The everyday problem: given one bolt and a collection of n nuts of different sizes, find a nut match the bolt (i.e., the nut is the same size as the bolt) 每天的問題:給定一個螺栓和 n 個不同大小的螺帽,找到一個螺帽與螺栓配對(即螺帽的大小與螺栓相同)

In mathematical form: given an array of n elements, find the first element of which the value equals to x 數學形式:給定一個包含 n 個元素的數組,找到第一個值等於 x 的元素

How to solve it using algorithms? How to solve it efficiently? 如何使用算法解決它?如何有效地解決它?
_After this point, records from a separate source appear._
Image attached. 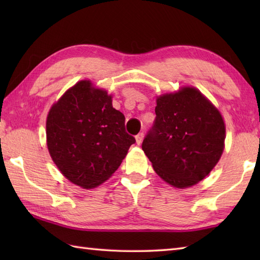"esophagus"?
I'll list each match as a JSON object with an SVG mask.
<instances>
[{"label": "esophagus", "mask_w": 260, "mask_h": 260, "mask_svg": "<svg viewBox=\"0 0 260 260\" xmlns=\"http://www.w3.org/2000/svg\"><path fill=\"white\" fill-rule=\"evenodd\" d=\"M135 139H136V143H137V144L141 145V143L143 142V139H144V133H139V134L136 135Z\"/></svg>", "instance_id": "1"}]
</instances>
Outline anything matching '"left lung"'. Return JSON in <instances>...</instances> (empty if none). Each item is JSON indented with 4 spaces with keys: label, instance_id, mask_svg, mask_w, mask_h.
<instances>
[{
    "label": "left lung",
    "instance_id": "obj_1",
    "mask_svg": "<svg viewBox=\"0 0 260 260\" xmlns=\"http://www.w3.org/2000/svg\"><path fill=\"white\" fill-rule=\"evenodd\" d=\"M156 117L142 148L169 184L187 187L211 172L223 152L221 115L196 88L159 96Z\"/></svg>",
    "mask_w": 260,
    "mask_h": 260
}]
</instances>
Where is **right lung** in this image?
I'll return each mask as SVG.
<instances>
[{
    "instance_id": "1",
    "label": "right lung",
    "mask_w": 260,
    "mask_h": 260,
    "mask_svg": "<svg viewBox=\"0 0 260 260\" xmlns=\"http://www.w3.org/2000/svg\"><path fill=\"white\" fill-rule=\"evenodd\" d=\"M135 139L112 96L81 80L71 87L47 117V144L54 164L73 183L91 189L106 181Z\"/></svg>"
}]
</instances>
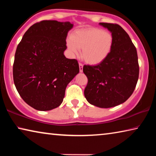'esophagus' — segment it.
Wrapping results in <instances>:
<instances>
[{
  "mask_svg": "<svg viewBox=\"0 0 156 156\" xmlns=\"http://www.w3.org/2000/svg\"><path fill=\"white\" fill-rule=\"evenodd\" d=\"M79 69H80V72H83V65L82 63L79 62Z\"/></svg>",
  "mask_w": 156,
  "mask_h": 156,
  "instance_id": "1",
  "label": "esophagus"
}]
</instances>
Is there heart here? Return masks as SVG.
<instances>
[{
  "label": "heart",
  "mask_w": 156,
  "mask_h": 156,
  "mask_svg": "<svg viewBox=\"0 0 156 156\" xmlns=\"http://www.w3.org/2000/svg\"><path fill=\"white\" fill-rule=\"evenodd\" d=\"M113 44V36L99 28H86L76 31L67 40V47L73 54L82 50V58L90 65H96L109 56Z\"/></svg>",
  "instance_id": "1"
}]
</instances>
Solving Problem 1 using Randomise algorithms 用隨機算法解決問題 1

The problem: given an array of n elements, find the first element of which the value equals to x 這個問題:給定一個包含 n 個元素的數組,找到第一個值等於 x 的元素

Solution to Problem 1

Solution 1: Las Vegas algorithm 拉斯維加斯算法

begin
repeat
Randomly select one element a out of n elements.
until a == x
end

Solution 2: Monte Carlo algorithm 蒙特卡羅算法

begin
i := 0
repeat
Randomly select one element a out of n elements.
i := i + 1
until (a == x)||(i == k)
end

Problem 2: How can you help a disorganised carpenter? 如何幫助一個不太有條理的木匠?
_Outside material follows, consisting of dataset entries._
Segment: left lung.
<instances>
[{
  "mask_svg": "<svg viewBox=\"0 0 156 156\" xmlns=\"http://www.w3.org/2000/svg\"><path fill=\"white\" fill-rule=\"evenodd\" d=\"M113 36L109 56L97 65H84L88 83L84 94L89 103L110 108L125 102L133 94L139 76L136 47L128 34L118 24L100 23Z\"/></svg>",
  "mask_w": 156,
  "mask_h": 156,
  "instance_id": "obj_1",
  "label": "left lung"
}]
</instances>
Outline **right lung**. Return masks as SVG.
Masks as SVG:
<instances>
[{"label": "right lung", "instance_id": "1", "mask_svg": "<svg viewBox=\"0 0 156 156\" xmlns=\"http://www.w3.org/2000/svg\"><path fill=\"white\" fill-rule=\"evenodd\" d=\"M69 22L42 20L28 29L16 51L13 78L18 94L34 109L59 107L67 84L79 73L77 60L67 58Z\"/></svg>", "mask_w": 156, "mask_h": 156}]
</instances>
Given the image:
A disorganized carpenter has a collection of n nuts of distinct sizes and n bolts and would like to find the corresponding pairs of bolts and nuts. Each nut matches exactly one bolt (and vice versa), and he can only compare nuts to bolts i.e., he can neither compare nuts to nuts nor bolts to bolts. The carpenter is disorganised and does not know which nut matches which bolt. 一個不太有條理的木匠有 n 個不同大小的螺帽和 n 個螺栓,他想要找到對應的螺栓和螺帽。每個螺帽與一個螺栓完全匹配(反之亦然),他只能比較螺帽與螺栓,即他不能比較螺帽與螺帽,也不能比較螺栓與螺栓。木匠不太有條理,不知道哪個螺帽與哪個螺栓匹配。

The brute-force solution: to compare each nut with all bolts to find the matching bolt (i.e., the bolt of the same size as the nut). 野蠻解決方案:對每個螺帽與所有螺栓進行比較,以找到匹配的螺栓(即與螺帽相同大小的螺栓)。
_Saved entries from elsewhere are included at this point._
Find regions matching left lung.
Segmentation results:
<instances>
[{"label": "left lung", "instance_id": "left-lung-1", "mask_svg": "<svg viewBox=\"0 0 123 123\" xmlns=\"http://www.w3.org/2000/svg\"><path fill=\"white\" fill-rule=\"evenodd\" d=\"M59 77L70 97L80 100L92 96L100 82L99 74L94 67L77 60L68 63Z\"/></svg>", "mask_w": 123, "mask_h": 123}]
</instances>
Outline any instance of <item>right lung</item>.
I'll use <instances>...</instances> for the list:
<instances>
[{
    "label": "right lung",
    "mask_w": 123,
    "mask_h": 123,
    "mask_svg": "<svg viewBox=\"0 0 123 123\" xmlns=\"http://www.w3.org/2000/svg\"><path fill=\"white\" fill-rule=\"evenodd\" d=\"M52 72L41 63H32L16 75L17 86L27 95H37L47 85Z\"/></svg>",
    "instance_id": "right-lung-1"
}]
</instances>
Time complexity: O(n2)O(n^2) 複雜度:O(n2)O(n^2)

Can you help the carpenter match the nuts and bolts quickly? 你能幫助木匠快速匹配螺帽和螺栓嗎?

Solution to Problem 2 解決問題 2 的解決方案

  • Question: can you design an algorithm based on the idea of randomised quick sort to help the disorganised carpenter (Problem 2)? (The complexity should be O(nlogn)O(n log n)) 你能設計一個基於隨機快速排序算法的想法來幫助不太有條理的木匠(問題 2)嗎?(複雜度應該是 O(nlogn)O(n log n)
  • This is not a trivial problem for deterministic algorithms: see the paper: Matching Nuts and Bolts (Noga Alon et al.) - better pdf 這不是確定性算法的一個微不足道的問題:請參閱論文:Matching Nuts and Bolts (Noga Alon et al.) - better pdf

Problem 3: How can you help Dan Brown? 如何幫助丹·布朗?

Dan Brown is having holiday on Mars. He discovers a digital manuscript (a long string) of The Da Vinci Code in his laptop. He wants to compare this manuscript with his final version in his PC (also a long string) at home on Earth to see whether they are the same. He can access his manuscript in his PC at home, but the communication is very expensive. 丹·布朗正在火星上度假。他在筆記本電腦中發現了《達芬奇密碼》的數字手稿(一長串)。他想將這份手稿與他在地球上家中 PC(也是一長串)中的最終版本進行比較,看看它們是否相同。他可以在家裡的個人電腦上訪問他的手稿,但通信費用非常高。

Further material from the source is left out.